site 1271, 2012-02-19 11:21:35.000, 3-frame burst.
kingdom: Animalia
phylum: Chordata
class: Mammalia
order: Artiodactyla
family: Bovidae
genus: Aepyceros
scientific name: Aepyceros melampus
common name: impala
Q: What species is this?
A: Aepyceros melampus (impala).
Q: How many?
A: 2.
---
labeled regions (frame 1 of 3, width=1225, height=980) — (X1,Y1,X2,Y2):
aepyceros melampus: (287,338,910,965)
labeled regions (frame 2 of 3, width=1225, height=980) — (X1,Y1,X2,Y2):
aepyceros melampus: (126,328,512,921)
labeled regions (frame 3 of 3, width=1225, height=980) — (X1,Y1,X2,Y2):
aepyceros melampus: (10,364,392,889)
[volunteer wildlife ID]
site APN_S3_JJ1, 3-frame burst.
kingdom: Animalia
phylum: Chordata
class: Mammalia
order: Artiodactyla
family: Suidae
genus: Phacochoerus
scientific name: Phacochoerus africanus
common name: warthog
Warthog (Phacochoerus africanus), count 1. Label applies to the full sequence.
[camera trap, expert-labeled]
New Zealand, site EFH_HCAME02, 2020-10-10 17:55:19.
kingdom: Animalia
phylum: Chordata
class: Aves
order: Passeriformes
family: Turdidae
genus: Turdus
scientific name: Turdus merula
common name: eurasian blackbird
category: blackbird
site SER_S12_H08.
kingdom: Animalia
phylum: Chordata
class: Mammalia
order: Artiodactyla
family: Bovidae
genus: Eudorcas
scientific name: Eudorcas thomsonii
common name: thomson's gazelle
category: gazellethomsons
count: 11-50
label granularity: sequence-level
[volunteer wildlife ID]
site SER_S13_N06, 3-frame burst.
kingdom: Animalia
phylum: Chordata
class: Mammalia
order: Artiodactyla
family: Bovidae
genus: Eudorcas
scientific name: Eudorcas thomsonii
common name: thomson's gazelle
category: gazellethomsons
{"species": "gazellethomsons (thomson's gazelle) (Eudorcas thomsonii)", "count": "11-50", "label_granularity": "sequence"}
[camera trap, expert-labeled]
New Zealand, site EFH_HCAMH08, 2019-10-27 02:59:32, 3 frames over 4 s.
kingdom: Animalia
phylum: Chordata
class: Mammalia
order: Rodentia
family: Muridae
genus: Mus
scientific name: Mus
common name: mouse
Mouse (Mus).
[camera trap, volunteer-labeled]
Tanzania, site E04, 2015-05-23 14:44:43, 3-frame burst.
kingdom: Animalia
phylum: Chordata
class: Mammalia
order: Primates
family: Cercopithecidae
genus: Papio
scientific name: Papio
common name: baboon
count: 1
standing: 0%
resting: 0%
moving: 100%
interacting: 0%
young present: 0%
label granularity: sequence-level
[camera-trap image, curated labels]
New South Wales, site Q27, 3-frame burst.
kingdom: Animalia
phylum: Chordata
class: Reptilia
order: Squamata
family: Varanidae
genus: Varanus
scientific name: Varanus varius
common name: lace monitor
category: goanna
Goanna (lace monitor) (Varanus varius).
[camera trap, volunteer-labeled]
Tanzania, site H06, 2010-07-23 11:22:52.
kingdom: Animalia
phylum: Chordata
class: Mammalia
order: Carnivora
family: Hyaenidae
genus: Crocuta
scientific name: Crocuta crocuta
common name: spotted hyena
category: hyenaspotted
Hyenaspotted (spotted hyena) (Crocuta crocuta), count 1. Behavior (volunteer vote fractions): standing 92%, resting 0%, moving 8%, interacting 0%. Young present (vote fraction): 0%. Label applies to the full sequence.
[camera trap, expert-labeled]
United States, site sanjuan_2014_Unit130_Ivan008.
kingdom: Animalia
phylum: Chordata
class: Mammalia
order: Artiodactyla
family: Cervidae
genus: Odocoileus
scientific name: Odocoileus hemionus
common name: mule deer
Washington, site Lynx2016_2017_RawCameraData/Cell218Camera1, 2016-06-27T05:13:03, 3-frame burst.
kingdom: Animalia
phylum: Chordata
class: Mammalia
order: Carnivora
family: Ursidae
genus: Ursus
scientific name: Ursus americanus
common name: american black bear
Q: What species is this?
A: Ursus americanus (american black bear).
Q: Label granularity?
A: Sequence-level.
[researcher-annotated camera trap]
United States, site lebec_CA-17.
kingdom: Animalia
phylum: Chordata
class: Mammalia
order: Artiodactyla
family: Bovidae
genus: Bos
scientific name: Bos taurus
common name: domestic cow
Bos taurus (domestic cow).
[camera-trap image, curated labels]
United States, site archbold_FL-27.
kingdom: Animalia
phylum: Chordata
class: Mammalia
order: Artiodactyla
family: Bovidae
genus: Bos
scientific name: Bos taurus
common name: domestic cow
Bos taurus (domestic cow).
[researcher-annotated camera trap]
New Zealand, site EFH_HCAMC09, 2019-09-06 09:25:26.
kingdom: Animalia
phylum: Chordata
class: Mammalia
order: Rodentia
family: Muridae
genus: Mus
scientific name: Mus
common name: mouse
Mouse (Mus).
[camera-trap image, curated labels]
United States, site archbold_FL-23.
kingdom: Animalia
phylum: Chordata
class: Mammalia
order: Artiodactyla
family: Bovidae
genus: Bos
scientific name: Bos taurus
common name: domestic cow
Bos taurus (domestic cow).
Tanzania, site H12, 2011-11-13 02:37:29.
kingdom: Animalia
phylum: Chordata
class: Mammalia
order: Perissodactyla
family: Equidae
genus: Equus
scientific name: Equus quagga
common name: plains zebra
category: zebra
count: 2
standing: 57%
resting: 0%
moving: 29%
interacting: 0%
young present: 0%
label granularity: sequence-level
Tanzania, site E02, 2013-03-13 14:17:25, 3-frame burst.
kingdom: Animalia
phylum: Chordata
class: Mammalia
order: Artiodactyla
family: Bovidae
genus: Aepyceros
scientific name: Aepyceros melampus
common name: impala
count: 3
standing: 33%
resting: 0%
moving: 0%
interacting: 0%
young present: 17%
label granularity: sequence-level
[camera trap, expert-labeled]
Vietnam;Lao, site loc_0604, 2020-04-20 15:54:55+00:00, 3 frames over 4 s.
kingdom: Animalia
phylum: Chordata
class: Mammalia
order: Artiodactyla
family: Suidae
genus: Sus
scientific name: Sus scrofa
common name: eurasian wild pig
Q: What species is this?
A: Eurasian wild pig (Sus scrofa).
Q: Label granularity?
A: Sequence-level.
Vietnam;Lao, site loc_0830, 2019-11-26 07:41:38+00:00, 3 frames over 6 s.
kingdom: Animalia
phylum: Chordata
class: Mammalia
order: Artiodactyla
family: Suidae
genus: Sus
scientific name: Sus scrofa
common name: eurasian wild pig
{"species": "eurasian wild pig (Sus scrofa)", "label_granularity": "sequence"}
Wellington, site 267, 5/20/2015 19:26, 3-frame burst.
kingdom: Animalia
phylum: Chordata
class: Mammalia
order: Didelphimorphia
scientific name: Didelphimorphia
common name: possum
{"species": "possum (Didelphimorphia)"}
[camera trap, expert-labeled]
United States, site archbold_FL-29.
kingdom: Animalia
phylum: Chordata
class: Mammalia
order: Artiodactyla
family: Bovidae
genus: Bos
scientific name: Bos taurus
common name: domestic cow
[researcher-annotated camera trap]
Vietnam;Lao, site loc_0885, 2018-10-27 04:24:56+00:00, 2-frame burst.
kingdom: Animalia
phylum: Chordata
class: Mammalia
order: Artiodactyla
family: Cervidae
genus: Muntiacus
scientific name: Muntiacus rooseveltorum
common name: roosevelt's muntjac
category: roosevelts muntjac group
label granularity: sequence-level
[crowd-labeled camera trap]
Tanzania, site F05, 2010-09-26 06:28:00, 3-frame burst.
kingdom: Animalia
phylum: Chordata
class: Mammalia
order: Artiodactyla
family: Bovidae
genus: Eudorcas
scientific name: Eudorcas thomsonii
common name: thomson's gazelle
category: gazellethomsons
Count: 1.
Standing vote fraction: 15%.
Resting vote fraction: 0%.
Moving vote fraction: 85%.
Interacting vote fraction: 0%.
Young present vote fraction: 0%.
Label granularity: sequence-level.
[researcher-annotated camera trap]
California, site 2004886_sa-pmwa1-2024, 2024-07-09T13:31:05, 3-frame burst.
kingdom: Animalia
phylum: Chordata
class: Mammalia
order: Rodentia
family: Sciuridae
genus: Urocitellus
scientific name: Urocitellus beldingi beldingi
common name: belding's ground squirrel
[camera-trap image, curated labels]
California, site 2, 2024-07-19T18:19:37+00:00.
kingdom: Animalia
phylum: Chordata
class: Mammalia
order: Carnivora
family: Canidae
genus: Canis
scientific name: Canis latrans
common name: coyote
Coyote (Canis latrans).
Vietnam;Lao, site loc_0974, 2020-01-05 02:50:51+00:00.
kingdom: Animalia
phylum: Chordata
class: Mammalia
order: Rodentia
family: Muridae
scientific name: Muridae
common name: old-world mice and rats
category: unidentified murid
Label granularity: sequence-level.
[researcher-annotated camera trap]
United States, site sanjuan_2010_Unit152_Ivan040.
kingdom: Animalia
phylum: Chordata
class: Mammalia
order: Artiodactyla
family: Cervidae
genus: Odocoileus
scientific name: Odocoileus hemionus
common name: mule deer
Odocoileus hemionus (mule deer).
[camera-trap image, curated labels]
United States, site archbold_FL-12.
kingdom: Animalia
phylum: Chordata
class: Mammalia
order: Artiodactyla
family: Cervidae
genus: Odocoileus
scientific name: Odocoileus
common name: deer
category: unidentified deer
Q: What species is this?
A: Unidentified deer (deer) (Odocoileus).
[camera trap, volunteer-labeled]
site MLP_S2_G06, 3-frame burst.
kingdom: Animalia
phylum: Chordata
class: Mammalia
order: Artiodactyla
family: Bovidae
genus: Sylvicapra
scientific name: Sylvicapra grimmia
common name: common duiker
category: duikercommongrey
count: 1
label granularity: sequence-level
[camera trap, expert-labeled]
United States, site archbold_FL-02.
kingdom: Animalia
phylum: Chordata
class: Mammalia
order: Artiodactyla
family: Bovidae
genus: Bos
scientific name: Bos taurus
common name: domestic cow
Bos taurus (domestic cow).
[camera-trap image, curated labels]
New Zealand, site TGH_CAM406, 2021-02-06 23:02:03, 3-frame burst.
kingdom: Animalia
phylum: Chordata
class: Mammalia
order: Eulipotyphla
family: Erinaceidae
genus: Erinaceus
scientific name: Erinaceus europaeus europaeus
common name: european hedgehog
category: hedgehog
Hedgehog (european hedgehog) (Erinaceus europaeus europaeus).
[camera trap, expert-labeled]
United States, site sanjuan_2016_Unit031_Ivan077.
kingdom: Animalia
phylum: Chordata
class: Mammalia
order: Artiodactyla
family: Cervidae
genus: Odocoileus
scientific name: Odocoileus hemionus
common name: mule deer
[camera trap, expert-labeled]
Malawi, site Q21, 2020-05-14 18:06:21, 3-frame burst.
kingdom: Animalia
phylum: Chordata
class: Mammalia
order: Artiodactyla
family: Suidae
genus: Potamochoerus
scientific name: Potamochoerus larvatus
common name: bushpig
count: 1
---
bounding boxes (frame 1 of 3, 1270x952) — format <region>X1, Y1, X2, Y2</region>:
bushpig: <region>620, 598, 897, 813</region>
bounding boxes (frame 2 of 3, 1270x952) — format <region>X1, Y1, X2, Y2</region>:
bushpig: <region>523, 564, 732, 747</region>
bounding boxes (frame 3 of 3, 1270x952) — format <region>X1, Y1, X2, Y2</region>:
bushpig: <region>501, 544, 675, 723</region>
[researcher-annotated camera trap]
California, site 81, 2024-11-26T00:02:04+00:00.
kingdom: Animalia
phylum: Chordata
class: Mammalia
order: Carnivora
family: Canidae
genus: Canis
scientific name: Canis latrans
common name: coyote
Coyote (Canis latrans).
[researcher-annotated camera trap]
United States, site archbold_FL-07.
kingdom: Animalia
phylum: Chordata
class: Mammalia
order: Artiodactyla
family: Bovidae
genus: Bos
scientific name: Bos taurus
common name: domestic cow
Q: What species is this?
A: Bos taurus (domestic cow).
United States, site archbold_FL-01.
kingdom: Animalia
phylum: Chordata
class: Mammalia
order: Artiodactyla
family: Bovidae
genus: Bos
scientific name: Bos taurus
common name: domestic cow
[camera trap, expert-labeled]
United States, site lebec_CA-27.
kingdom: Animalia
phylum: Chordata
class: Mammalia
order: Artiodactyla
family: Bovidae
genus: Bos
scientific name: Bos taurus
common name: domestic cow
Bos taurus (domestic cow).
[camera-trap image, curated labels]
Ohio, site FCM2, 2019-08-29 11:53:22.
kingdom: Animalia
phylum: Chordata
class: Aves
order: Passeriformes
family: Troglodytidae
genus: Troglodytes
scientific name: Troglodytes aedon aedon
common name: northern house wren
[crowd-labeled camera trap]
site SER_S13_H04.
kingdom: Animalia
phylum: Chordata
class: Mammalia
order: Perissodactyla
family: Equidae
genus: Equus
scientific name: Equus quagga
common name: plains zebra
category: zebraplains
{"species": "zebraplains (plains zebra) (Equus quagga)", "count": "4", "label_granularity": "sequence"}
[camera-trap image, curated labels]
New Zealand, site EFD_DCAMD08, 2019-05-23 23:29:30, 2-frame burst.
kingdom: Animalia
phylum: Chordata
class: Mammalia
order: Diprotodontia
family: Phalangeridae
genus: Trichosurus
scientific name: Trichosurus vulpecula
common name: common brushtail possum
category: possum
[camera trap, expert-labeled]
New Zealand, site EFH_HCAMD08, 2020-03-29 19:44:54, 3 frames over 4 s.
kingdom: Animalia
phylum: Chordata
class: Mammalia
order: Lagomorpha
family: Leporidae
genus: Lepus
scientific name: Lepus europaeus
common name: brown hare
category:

> Try it
Going back to the entries above, set down exactly the lines that begin at the one with "United States, site archbold_FL-27." and end at the one with "United States, site archbold_FL-23.", both included, and nothing else.

> Response to this exercise
United States, site archbold_FL-27.
kingdom: Animalia
phylum: Chordata
class: Mammalia
order: Artiodactyla
family: Bovidae
genus: Bos
scientific name: Bos taurus
common name: domestic cow
Bos taurus (domestic cow).
[researcher-annotated camera trap]
New Zealand, site EFH_HCAMC09, 2019-09-06 09:25:26.
kingdom: Animalia
phylum: Chordata
class: Mammalia
order: Rodentia
family: Muridae
genus: Mus
scientific name: Mus
common name: mouse
Mouse (Mus).
[camera-trap image, curated labels]
United States, site archbold_FL-23.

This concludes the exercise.